Jesus makes Time for Prayer.—Jesus would always find time for prayer, or make time for it. If His days were full of excitement and toil, He would take time out of His nights for communion with God. At least, He never allowed Himself to be robbed of His hours of devotion. Is not His example a solemn rebuke?—Miller.

The Order of these Events.—From St. Mark’s Gospel we get several additional particulars which enable us to understand more clearly the narrative in this place. In the morning, long before the darkness of the night was past, Jesus rose up and left the house of Simon Peter and went into a desert place to pray. When His absence was discovered, Simon Peter and others went in search of Him, and entreated Him not to leave them. The early morning, the silent departure from the house, the purpose for which He sought the solitude of the desert, and the search for Him, form a very striking picture. The active labours of the preceding day caused Jesus to feel the necessity of recruiting His spiritual strength by withdrawing Himself for a time from the turmoil of the world and by holding communion with His heavenly Father. How much more do we need to seek from time to time to collect together our thoughts which are so easily dissipated by our every-day occupations, and to seek from God that spiritual refreshment that will make us strong to serve Him and our fellow-men! For we cannot give out unless we receive from Him.

The Search for Jesus.—Jesus had doubtless enjoyed some uninterrupted hours of such communings with His heavenly Father ere His friends from Capernaum arrived in search of Him. When morning came, Peter, loath to break in upon the repose of his glorious Guest, would await His appearance beyond the usual hour; but at length, wondering at the stillness, and gently coming to see where the Lord lay, he finds it—like the sepulchre afterwards—empty! Speedily a party is made up to go in search of Him, Peter naturally leading the way.—Brown.

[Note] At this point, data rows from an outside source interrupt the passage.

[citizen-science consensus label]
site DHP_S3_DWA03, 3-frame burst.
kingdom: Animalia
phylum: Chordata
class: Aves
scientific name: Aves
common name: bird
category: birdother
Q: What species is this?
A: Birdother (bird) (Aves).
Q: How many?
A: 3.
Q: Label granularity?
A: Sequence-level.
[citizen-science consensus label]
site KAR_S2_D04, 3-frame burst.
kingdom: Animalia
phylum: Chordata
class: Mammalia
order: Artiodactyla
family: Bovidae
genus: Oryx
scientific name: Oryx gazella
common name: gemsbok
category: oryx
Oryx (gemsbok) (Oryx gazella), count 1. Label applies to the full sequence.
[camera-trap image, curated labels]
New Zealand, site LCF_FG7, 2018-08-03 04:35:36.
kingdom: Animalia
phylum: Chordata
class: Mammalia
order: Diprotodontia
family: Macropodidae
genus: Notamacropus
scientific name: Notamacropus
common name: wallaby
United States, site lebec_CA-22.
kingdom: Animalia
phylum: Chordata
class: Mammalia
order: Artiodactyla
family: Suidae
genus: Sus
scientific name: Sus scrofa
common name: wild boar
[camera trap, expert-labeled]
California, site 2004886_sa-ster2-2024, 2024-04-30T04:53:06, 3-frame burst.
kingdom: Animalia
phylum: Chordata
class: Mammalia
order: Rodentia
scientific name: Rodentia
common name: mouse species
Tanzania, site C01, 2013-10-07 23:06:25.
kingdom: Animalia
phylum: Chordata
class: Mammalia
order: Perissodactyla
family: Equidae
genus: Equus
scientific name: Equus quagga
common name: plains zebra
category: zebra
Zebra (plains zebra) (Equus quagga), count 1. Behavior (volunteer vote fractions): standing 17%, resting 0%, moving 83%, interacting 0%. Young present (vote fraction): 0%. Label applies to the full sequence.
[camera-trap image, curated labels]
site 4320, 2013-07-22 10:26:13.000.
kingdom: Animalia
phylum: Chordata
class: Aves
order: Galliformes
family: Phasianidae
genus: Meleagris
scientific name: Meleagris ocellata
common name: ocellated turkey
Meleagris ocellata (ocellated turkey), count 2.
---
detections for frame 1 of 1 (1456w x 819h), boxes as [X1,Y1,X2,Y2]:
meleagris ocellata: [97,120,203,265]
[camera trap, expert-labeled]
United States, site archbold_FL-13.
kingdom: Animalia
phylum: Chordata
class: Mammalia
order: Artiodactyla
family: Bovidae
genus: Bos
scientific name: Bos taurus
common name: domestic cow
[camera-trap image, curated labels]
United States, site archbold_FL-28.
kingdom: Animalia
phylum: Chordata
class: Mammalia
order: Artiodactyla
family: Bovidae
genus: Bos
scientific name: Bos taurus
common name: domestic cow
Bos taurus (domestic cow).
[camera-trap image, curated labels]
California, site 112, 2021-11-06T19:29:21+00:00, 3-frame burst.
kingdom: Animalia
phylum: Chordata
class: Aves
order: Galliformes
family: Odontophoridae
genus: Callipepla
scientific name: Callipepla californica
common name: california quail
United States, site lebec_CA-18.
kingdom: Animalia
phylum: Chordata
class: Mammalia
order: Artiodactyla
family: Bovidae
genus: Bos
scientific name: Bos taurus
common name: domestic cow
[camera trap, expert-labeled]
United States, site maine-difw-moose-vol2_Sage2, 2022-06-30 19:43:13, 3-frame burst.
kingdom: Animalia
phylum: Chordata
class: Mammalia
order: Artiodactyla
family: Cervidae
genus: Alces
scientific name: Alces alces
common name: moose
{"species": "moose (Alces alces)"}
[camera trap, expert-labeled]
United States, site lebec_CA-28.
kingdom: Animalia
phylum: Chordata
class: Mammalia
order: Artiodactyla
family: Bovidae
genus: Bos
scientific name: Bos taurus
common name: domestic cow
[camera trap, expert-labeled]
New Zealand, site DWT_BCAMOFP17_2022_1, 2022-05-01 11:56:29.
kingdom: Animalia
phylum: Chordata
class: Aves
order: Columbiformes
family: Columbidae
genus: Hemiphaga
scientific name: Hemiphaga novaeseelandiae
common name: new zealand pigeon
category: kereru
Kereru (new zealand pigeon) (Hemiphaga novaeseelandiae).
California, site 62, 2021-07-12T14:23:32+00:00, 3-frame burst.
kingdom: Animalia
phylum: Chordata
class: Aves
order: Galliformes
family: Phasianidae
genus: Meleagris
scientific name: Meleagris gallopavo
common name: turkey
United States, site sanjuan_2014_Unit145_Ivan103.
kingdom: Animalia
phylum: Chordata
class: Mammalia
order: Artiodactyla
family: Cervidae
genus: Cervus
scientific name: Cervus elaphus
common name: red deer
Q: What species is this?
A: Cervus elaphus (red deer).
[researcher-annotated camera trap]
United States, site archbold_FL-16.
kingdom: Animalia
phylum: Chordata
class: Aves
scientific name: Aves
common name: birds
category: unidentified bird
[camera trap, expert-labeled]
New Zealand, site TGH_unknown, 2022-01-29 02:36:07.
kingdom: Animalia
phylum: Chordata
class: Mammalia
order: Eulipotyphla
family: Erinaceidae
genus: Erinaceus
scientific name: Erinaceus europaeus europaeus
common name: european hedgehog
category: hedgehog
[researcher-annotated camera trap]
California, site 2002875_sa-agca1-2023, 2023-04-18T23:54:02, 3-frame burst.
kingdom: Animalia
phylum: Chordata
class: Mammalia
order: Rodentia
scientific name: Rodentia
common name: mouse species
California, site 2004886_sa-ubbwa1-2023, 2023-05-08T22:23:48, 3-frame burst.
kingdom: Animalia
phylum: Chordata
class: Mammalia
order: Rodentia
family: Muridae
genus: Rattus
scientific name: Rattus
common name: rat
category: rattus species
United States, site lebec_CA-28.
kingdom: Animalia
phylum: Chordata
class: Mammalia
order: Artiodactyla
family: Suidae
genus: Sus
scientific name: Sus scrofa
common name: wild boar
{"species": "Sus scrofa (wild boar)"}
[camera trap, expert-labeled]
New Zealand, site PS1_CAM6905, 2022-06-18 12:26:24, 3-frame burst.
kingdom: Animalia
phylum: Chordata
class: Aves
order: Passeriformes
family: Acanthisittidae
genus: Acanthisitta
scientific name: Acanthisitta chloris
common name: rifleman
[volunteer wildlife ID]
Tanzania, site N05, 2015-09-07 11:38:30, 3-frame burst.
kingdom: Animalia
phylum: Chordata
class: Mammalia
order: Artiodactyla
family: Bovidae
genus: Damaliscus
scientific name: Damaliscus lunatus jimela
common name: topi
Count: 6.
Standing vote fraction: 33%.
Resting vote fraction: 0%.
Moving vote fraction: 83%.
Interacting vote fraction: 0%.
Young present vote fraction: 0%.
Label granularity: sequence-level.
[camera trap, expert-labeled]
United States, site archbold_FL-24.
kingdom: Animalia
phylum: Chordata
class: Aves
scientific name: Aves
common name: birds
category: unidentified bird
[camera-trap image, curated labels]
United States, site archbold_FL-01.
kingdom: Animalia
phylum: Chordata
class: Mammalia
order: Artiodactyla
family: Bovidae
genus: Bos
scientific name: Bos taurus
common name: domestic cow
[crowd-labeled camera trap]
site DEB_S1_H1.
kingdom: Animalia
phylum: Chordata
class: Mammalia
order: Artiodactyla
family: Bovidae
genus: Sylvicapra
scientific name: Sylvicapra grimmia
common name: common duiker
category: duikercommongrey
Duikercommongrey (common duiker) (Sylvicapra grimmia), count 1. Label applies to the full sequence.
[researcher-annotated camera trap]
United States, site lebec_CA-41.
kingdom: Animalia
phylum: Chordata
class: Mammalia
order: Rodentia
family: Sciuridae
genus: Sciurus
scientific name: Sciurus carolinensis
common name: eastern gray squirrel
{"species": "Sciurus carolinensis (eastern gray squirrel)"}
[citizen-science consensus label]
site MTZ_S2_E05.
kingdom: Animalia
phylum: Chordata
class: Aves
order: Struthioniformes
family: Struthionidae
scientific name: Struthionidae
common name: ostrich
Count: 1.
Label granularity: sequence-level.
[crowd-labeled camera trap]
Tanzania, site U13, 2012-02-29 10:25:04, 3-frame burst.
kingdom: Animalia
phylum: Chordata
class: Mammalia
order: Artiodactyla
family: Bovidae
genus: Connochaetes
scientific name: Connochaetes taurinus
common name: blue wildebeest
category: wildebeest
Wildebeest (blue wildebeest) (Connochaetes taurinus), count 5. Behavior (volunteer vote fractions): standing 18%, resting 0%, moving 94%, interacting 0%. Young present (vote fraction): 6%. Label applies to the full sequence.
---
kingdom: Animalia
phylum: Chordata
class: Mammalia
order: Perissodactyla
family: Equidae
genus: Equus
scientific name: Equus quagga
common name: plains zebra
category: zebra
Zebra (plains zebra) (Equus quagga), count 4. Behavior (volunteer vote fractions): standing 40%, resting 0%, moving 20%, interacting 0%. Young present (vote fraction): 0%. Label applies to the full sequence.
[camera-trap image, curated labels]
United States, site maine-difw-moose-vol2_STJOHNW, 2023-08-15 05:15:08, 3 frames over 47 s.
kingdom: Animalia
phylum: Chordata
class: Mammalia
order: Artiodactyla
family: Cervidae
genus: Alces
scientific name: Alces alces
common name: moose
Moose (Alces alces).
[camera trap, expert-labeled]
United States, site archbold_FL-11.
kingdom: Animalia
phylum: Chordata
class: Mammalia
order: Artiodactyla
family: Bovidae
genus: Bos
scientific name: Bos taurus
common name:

Luke 4:43. “I must preach the kingdom of God.”—No doubt those who had witnessed the miracles in Capernaum expected to see a repetition of marvels of the same kind; but in the words in which Jesus replied to their request to remain among them, He lays stress upon preaching “the good tidings of the kingdom of God” as the great work He was sent to do. As the Saviour of Israel, and not merely of Capernaum, a moral obligation lay upon Him to go from city to city. It would no doubt have been pleasanter to remain among those who showed a disposition to pay Him reverence. But “even Christ pleased not Himself.” “The Saviour of the world might, indeed, by abiding in the same place, have drawn all men unto Himself; but He did not do so, because He would give us an example to go about, and seek those who are perishing, as the shepherd his lost sheep.”

Other cities.”—Jesus went about doing good. He did not confine His blessings to single localities. He sought to reach as many souls as possible. He did not wait for people to come to Him, but carried the good news to their own doors. He thus taught that—

I. His gospel is for all men, and not for any particular place. He taught us also—

II. To make the most of our lives and opportunities, scattering the blessings of grace as widely as possible. He wants His Church to keep on preaching the gospel to “other cities also,” till there is not one left in which it has not been heard.—Miller.

Luke 4:44. “The synagogues of Galilee.”—Our Lord’s procedure in this first missionary journey was therefore to visit various towns, and to preach in synagogues on successive Sabbaths. It has been calculated that the time occupied must have been some four or five months. Galilee at this period was a very populous district. Josephus says that it contained two hundred and four towns, with not less than fifteen thousand inhabitants in each, i.e. more than three million of a population. Even if he has exaggerated the number, it must still have been considerable.